* _TASK OBJECTIVE_:
Each line from the one containing "In the photograph, which of" through the end of the listing below must be copied exactly; pictures are excluded.

*** THE RECORDS

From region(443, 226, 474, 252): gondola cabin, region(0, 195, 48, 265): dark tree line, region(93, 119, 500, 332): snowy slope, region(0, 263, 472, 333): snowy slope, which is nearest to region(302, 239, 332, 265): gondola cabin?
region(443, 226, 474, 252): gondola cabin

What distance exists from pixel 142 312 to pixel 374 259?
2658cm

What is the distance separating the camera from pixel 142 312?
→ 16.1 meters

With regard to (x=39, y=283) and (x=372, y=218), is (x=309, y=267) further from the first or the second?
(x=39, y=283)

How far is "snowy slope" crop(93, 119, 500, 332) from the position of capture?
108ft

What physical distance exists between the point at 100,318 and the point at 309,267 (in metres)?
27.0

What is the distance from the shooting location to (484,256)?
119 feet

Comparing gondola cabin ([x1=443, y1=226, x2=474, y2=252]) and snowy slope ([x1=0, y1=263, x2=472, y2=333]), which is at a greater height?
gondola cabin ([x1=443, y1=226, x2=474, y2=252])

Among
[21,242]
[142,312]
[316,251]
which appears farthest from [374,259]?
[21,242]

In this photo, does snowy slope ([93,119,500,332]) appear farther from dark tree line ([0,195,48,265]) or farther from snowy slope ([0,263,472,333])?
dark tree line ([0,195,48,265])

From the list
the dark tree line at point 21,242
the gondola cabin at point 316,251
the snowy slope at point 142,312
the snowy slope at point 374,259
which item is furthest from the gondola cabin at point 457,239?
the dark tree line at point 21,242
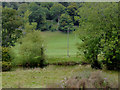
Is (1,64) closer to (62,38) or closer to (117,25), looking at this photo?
(117,25)

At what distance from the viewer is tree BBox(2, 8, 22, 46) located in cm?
2109

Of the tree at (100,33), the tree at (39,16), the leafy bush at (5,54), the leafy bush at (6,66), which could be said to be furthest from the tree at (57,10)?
the tree at (100,33)

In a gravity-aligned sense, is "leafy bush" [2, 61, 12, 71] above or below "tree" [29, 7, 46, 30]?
below

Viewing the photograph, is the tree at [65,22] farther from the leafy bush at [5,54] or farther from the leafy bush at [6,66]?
the leafy bush at [6,66]

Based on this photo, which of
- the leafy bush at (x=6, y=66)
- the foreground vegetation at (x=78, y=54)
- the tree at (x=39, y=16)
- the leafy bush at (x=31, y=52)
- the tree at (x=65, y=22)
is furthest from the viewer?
the tree at (x=39, y=16)

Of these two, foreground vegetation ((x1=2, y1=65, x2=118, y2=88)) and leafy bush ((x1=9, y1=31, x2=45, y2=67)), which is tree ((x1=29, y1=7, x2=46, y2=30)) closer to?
leafy bush ((x1=9, y1=31, x2=45, y2=67))

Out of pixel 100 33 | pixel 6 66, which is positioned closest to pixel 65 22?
pixel 6 66

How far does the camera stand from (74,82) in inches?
211

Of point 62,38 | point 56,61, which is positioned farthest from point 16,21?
point 62,38

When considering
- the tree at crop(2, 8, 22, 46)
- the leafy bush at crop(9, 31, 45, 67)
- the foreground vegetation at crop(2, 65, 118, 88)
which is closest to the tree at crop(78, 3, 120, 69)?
the foreground vegetation at crop(2, 65, 118, 88)

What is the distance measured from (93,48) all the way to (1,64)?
725 centimetres

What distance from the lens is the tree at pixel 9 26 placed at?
2109 centimetres

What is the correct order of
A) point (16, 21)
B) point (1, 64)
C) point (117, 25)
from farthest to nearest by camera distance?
point (16, 21) < point (1, 64) < point (117, 25)

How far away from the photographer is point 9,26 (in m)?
21.5
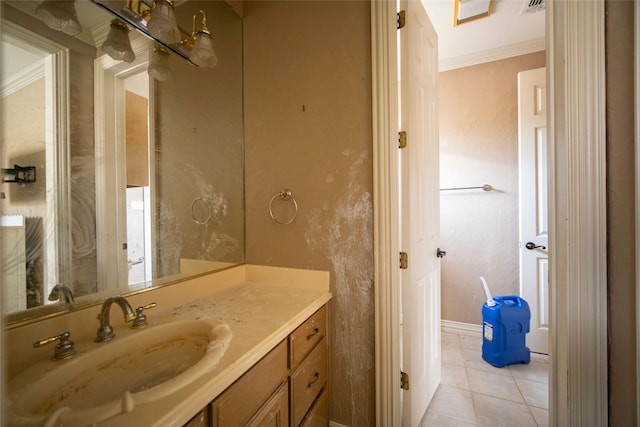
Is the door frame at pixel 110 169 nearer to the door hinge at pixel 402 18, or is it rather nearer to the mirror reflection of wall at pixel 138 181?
the mirror reflection of wall at pixel 138 181

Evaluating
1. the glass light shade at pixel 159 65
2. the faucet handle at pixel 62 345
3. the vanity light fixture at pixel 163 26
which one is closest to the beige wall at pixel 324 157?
the vanity light fixture at pixel 163 26

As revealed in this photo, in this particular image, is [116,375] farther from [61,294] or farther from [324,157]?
[324,157]

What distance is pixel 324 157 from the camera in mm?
1399

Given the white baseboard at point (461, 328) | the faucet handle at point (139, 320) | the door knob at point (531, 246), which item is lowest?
the white baseboard at point (461, 328)

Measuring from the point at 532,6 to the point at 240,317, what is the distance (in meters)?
2.66

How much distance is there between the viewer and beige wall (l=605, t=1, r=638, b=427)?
0.85 metres

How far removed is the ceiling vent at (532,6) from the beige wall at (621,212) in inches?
49.7

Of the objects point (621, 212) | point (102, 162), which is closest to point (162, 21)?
point (102, 162)

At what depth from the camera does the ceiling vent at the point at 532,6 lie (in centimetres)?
177

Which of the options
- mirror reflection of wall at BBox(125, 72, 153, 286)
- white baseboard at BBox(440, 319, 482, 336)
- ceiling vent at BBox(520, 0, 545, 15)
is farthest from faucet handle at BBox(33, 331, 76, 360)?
ceiling vent at BBox(520, 0, 545, 15)

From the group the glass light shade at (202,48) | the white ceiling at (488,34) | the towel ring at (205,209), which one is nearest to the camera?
the glass light shade at (202,48)

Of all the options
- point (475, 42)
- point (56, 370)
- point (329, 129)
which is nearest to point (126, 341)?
point (56, 370)

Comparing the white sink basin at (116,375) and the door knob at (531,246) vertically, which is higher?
the door knob at (531,246)

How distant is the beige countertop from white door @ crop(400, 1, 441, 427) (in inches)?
17.8
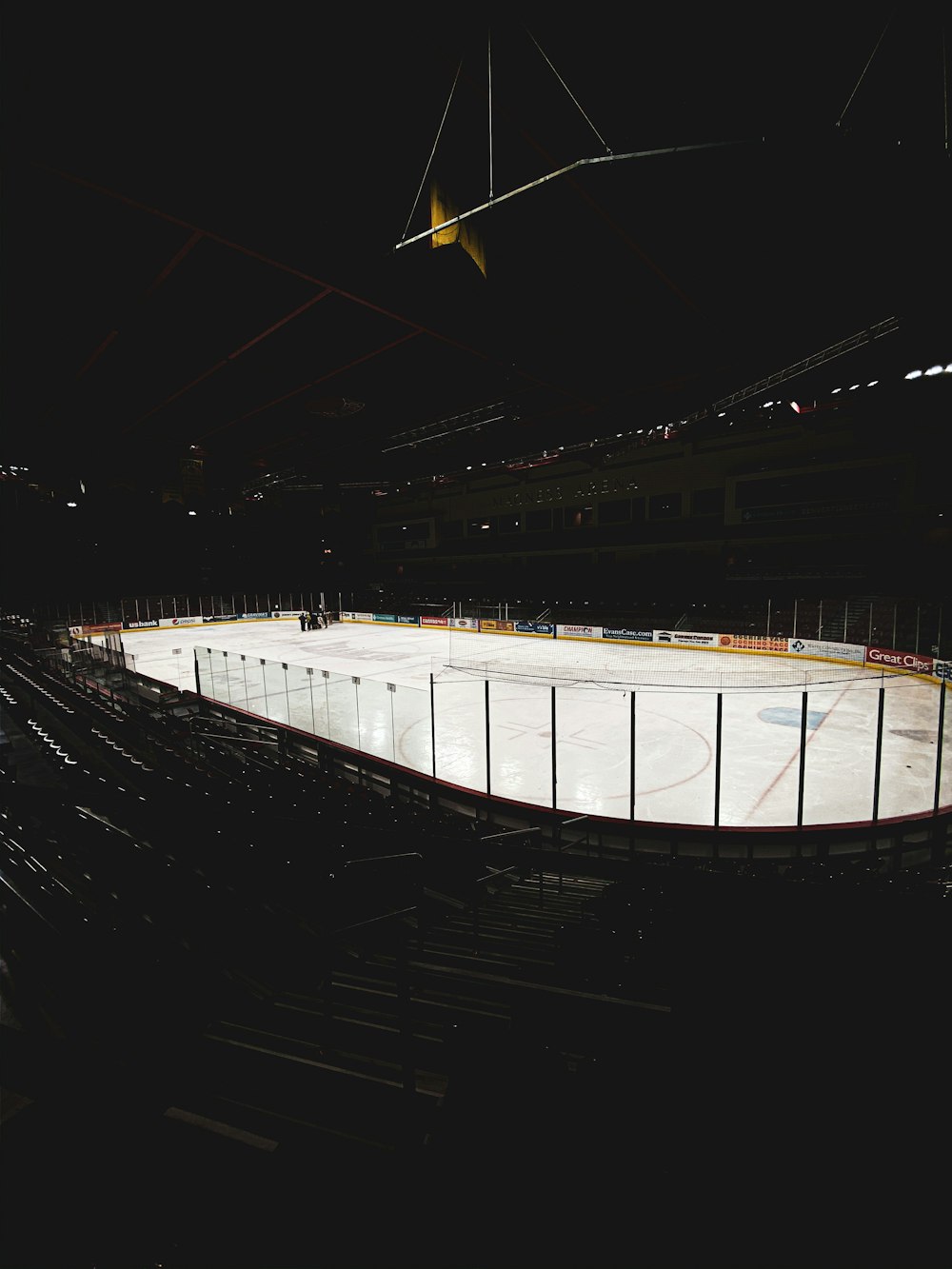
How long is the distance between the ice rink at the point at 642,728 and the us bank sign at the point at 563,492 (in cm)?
1647

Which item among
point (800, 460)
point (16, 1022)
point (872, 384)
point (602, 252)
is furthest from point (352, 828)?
point (800, 460)

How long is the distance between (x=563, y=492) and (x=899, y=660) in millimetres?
23481

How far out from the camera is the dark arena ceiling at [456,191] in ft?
11.5

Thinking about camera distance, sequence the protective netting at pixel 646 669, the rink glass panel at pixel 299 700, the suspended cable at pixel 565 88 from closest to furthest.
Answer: the suspended cable at pixel 565 88 < the rink glass panel at pixel 299 700 < the protective netting at pixel 646 669

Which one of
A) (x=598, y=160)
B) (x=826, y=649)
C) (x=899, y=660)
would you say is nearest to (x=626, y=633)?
(x=826, y=649)

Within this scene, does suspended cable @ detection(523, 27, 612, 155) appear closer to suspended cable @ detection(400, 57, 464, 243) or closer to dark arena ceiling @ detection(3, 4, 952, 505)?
dark arena ceiling @ detection(3, 4, 952, 505)

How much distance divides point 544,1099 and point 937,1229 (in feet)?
2.87

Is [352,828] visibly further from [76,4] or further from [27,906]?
[76,4]

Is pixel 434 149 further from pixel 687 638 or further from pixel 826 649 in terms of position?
pixel 687 638

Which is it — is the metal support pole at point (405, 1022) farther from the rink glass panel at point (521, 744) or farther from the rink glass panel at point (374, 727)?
the rink glass panel at point (374, 727)

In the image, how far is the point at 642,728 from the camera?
11406 millimetres

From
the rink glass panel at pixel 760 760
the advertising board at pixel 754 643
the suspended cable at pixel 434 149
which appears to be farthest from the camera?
the advertising board at pixel 754 643

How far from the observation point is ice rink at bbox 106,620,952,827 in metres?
8.28

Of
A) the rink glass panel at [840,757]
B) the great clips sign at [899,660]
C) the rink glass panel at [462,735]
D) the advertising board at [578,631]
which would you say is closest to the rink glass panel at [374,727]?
the rink glass panel at [462,735]
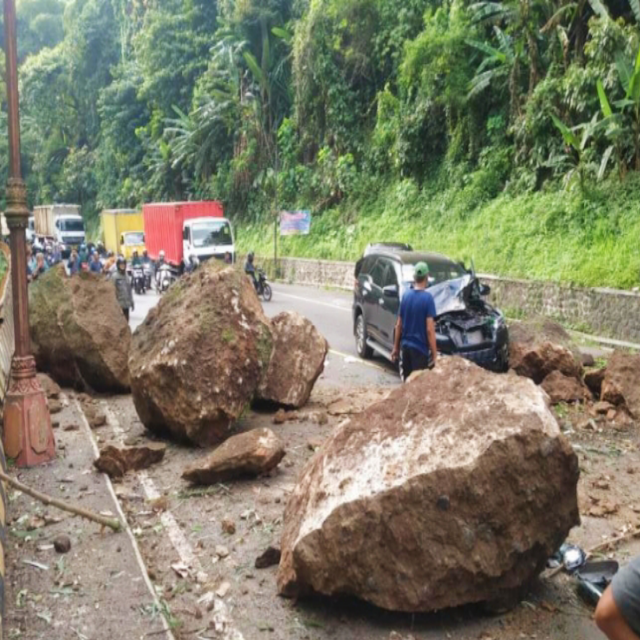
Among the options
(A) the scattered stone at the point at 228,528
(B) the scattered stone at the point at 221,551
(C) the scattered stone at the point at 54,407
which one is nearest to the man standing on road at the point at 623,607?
(B) the scattered stone at the point at 221,551

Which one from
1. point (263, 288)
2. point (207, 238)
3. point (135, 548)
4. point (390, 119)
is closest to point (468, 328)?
point (135, 548)

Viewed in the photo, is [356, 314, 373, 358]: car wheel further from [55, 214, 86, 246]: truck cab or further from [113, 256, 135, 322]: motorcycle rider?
[55, 214, 86, 246]: truck cab

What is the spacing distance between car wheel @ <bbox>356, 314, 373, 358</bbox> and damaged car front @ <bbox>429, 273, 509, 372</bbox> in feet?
9.24

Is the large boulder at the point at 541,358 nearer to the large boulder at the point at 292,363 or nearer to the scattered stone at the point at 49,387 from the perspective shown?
the large boulder at the point at 292,363

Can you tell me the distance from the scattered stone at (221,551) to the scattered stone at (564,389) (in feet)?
17.4

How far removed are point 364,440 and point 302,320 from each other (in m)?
5.18

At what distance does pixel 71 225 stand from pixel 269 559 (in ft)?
161

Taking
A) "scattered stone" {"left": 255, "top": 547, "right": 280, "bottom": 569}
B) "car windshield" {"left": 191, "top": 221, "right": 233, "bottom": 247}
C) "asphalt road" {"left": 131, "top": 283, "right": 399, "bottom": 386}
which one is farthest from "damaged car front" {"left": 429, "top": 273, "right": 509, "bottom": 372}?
"car windshield" {"left": 191, "top": 221, "right": 233, "bottom": 247}

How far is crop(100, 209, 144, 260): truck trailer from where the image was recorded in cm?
4134

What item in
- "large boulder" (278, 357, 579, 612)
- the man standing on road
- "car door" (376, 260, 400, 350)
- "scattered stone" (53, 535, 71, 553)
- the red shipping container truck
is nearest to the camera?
the man standing on road

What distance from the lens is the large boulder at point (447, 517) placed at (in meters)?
4.34

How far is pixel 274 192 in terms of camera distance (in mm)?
38844

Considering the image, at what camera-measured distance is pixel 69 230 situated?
5078 cm

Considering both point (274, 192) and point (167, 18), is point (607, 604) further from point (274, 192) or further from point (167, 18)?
point (167, 18)
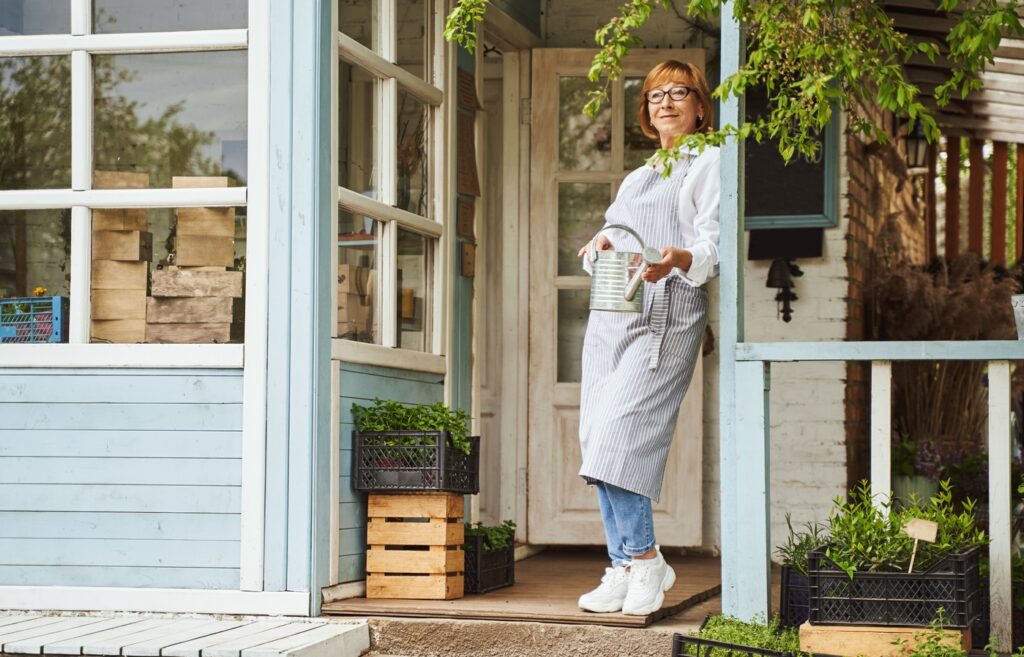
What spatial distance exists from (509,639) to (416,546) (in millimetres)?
678

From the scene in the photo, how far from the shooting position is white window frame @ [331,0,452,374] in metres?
4.85

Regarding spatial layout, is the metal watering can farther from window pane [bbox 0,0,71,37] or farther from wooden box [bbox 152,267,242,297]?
window pane [bbox 0,0,71,37]

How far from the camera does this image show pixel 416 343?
543cm

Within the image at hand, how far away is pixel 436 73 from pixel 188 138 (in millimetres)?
1245

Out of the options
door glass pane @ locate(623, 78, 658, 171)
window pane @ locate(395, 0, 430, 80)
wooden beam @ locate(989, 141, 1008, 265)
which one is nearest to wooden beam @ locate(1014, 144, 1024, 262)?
wooden beam @ locate(989, 141, 1008, 265)

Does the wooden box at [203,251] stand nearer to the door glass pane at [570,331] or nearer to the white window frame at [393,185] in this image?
the white window frame at [393,185]

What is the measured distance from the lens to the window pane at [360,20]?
4.85 meters

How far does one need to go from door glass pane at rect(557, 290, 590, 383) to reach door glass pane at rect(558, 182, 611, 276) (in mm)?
121

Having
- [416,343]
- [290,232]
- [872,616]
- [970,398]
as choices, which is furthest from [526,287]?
[872,616]

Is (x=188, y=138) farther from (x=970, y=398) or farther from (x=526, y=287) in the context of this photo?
(x=970, y=398)

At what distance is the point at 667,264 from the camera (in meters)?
4.18

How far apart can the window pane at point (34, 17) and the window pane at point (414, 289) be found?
4.70 ft

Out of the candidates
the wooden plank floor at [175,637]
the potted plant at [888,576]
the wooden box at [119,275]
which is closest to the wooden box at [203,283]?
the wooden box at [119,275]

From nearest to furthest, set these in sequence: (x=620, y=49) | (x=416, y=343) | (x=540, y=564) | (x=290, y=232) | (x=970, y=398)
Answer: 1. (x=620, y=49)
2. (x=290, y=232)
3. (x=416, y=343)
4. (x=540, y=564)
5. (x=970, y=398)
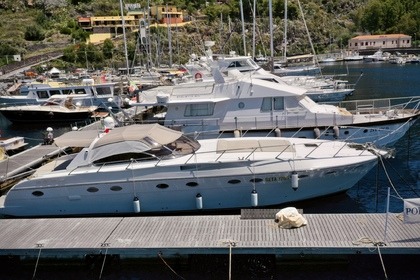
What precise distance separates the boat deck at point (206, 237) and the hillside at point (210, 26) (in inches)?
2622

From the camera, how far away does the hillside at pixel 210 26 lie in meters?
94.0

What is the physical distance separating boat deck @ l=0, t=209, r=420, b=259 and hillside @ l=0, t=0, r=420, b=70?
66.6m

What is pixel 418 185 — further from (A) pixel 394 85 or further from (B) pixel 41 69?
(B) pixel 41 69

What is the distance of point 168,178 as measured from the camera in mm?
15703

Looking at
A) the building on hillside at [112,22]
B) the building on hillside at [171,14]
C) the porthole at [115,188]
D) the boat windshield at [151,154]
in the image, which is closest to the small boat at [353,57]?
the building on hillside at [112,22]

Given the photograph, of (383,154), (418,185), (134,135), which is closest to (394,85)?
(418,185)

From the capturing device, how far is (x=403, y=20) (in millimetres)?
129500

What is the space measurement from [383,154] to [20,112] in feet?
108

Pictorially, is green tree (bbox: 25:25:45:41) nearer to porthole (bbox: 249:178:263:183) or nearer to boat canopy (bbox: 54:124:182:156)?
boat canopy (bbox: 54:124:182:156)

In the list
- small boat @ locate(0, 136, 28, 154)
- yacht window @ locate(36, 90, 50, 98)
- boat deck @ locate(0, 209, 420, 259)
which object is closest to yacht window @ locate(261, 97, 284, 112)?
boat deck @ locate(0, 209, 420, 259)

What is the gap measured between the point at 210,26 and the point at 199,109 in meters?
98.2

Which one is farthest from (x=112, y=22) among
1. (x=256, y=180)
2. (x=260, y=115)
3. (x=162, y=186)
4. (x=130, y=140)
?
(x=256, y=180)

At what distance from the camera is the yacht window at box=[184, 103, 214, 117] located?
861 inches

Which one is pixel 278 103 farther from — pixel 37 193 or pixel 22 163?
pixel 22 163
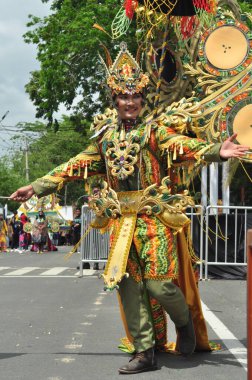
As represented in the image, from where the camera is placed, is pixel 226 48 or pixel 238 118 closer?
pixel 238 118

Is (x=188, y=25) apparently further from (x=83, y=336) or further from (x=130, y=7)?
(x=83, y=336)

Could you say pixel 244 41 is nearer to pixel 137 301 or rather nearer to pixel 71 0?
pixel 137 301

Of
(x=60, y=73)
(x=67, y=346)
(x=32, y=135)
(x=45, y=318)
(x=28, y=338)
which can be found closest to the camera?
(x=67, y=346)

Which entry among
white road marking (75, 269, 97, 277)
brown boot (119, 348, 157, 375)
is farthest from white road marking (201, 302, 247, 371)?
white road marking (75, 269, 97, 277)

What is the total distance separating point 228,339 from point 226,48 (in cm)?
251

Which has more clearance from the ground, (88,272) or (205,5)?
(205,5)

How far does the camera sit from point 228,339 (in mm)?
6961

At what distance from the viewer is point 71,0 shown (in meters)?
27.1

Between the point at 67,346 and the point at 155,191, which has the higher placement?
the point at 155,191

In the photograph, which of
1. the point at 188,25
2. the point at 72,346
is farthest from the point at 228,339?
the point at 188,25

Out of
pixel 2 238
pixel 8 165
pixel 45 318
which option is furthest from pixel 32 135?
pixel 45 318

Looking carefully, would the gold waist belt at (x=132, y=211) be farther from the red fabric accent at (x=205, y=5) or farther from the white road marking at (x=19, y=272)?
the white road marking at (x=19, y=272)

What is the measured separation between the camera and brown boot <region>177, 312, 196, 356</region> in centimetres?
583

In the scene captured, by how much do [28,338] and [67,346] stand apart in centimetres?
57
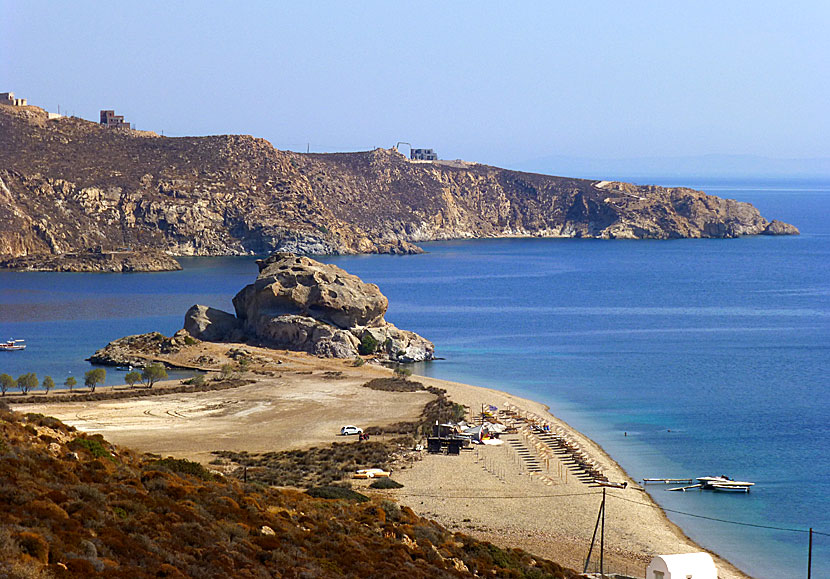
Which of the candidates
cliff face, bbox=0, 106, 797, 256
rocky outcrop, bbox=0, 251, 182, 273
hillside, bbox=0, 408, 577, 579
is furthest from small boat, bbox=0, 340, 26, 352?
cliff face, bbox=0, 106, 797, 256

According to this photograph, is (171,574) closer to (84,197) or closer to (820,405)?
(820,405)

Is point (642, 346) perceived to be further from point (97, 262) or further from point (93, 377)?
point (97, 262)

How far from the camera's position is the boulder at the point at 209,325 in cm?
6438

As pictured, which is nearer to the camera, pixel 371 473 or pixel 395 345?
pixel 371 473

******

* _WORKED ANSWER_:
In the photograph, which of
1. the point at 188,25
2. the point at 72,346
is farthest from the point at 228,339?
the point at 188,25

Out of
pixel 2 238
pixel 8 165
pixel 45 318
which option is furthest from pixel 32 135?
pixel 45 318

Looking carefully, would the gold waist belt at (x=132, y=211) be farther from the red fabric accent at (x=205, y=5) or farther from the white road marking at (x=19, y=272)?
the white road marking at (x=19, y=272)

What is the measured separation between the camera and brown boot <region>177, 312, 196, 356</region> in centimetres?
583

In the scene captured, by how much do [28,338] and [67,346] stand apart in centimetres?
57
Which of the candidates
cliff face, bbox=0, 106, 797, 256
rocky outcrop, bbox=0, 251, 182, 273
hillside, bbox=0, 408, 577, 579
is furthest from small boat, bbox=0, 340, 26, 352?
cliff face, bbox=0, 106, 797, 256

According to this photograph, is (171,574) closer to (84,197) or closer to (820,405)?
(820,405)

Is point (642, 346) perceived to be further from point (97, 262) or further from point (93, 377)?
point (97, 262)

How far from the camera's position is the boulder at the point at 209,325 in cm?
6438

As pictured, which is nearer to the camera, pixel 371 473 or pixel 395 345?
pixel 371 473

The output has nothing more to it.